Caramel Sauce & Latte (printable recipe)

This recipe is from Fine Cooking Winter 2004 issue.  I cook mine in my dutch oven to ensure it doesn’t burn.  Making caramel is more about color and temperature than about time.  The original recipe says it takes “about” 28 minutes to get to the right color.  But, what you need to do is stay right by the stove while it cooks, because it can go from just ready to burnt in no time.  Make this when you have peace & quiet without disturbances–you’ll feel better when you’re licking the spoon and no one is watching.

Ingredients:

1 cup water, plus more for brushing down sugar crystals

4 cups granulated sugar

2 Tb light corn syrup

4 cups (1 quart) heavy whipping cream, at room temperature

4 ounces (1/2 cup, 1 stick) unsalted butter, softened and cut into pieces

1/2-1 tsp sea salt

Directions: Have your cream & butter ready.  Pour some water into a small bowl and a pastry brush to set aside the stove for brushing down sugar crystals.  Pour 1 cup water into a heavy-bottom pot (8 quart or dutch oven).  Add sugar & corn syrup.  Cook over high heat, stirring often with a wooden spoon, until sugar has dissolved and the mixture is boiling.  If you see any sugar crystals forming on the sides of the pot, just above the sugar mixture, wipe down with wet pastry brush.
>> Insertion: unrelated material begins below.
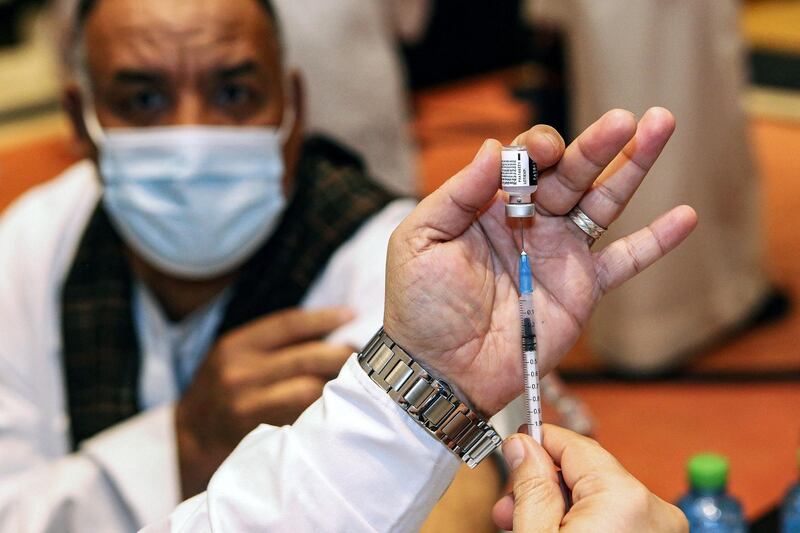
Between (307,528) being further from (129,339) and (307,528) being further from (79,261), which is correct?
(79,261)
Reduce the heat to maintain a gentle boil; it shouldn’t be sputtering.  DO NOT STIR it any longer.  Simply allow the sugar to cook.  You will need to gently swirl the pan to disperse the sugars & even out the color.  Continuing wiping down the sides if sugar crystals form and allowing the sugar to reach a light honey color, this should take roughly 20 minutes.  Continue with the swirling & wiping of the pastry brush, and the sugar should become a rich, red-brown color, roughly an additional 8 minutes.  The best way to tell what color the sugar is is to spoon a bit on a white dish.
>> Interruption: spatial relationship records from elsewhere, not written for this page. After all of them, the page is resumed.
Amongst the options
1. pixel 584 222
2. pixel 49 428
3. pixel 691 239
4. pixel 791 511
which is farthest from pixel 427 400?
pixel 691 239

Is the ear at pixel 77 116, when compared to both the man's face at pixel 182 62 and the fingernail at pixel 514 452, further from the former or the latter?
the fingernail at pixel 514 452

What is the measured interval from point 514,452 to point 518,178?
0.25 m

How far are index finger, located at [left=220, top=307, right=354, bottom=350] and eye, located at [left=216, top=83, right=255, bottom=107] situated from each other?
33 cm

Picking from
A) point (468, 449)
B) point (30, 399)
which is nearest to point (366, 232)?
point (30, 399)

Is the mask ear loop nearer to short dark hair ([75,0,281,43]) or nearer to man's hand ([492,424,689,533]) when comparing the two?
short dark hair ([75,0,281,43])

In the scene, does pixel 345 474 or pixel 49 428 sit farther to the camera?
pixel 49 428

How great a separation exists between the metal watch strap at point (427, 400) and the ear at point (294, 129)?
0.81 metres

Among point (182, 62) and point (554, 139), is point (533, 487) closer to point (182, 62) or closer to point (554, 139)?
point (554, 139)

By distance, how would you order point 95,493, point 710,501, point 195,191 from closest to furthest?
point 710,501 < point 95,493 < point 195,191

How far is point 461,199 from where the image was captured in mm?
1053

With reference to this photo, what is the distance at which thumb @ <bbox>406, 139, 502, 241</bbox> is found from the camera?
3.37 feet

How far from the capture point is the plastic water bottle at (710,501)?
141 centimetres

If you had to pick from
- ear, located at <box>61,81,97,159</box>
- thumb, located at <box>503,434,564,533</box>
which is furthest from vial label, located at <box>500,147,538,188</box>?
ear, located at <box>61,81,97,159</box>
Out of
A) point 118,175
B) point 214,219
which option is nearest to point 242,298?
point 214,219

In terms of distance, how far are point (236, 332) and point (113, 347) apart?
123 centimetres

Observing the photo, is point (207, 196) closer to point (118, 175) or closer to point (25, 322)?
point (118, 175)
Remove pot from heat and slowly pour in the cream, but be careful while pouring as it will splatter.  Stir with a wooden spoon, making sure any solidified caramel on the bottom or sides melts.  If it’s not melting, you can set it over medium heat again & gently stir until it is completely smooth.
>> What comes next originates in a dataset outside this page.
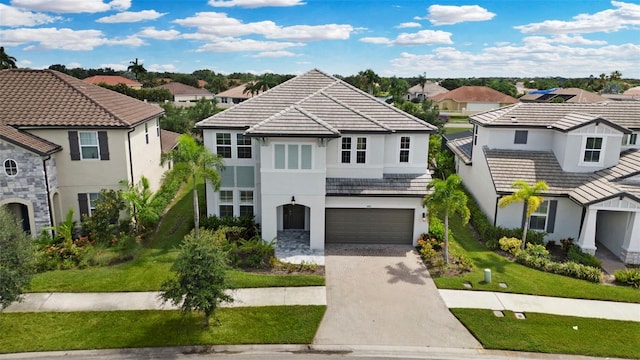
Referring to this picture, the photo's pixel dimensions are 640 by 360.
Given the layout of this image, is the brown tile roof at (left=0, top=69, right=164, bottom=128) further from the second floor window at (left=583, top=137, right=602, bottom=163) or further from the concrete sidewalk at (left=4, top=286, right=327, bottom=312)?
the second floor window at (left=583, top=137, right=602, bottom=163)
Stir in the butter and salt.  Let cool to room temperature. If you want flavored caramel sauce, look below.

Put in a jar and refrigerate.  Will keep about 3-4 weeks in the fridge–perfect to give some away.

Caramel Latte

To make a double tall caramel latte, steam 8 ounces milk, two shots espresso & about 3 Tb of caramel sauce.  Put caramel in bottom of mug.  Add hot shots and stir to thoroughly combine.  Add your frothy & creamy steamed milk and you have yourself “paradise in a cup.”

Orange-Cardamom Caramel Sauce:

In a small saucepan, combine 1 1/2 cups fresh orange juices with 2 Tb plus 2 tsp finely grated orange zest, bring to a boil, and cook until reduced to about 1/2 cup.  Pour through a fine sieve, pressing against the zest to release all the liquid.  Stir the strained, reduced orange juice and 4 tsp ground cardamom into the cooled caramel sauce.